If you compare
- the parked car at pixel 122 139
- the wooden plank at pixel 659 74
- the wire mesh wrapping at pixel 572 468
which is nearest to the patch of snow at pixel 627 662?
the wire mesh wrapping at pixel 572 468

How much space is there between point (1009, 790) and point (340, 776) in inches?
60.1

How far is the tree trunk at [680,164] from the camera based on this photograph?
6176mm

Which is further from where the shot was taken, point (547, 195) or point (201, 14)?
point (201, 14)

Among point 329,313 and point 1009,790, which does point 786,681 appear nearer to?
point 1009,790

***

### Written task
Return every item above word for word, in its original order and with its line breaks intact.

### The answer
If you compare
- the parked car at pixel 122 139
- the wooden plank at pixel 659 74
- the wire mesh wrapping at pixel 572 468
which is nearest to the patch of snow at pixel 627 662?
the wire mesh wrapping at pixel 572 468

How much space is there between point (1009, 790) and point (340, 776) in inches?
60.1

How far is the tree trunk at [680,164] from the camera based on this photograph?
6176mm

Which is further from where the shot was taken, point (547, 195) or point (201, 14)?
point (201, 14)

Among point 329,313 and point 1009,790, which does point 786,681 appear nearer to?
point 1009,790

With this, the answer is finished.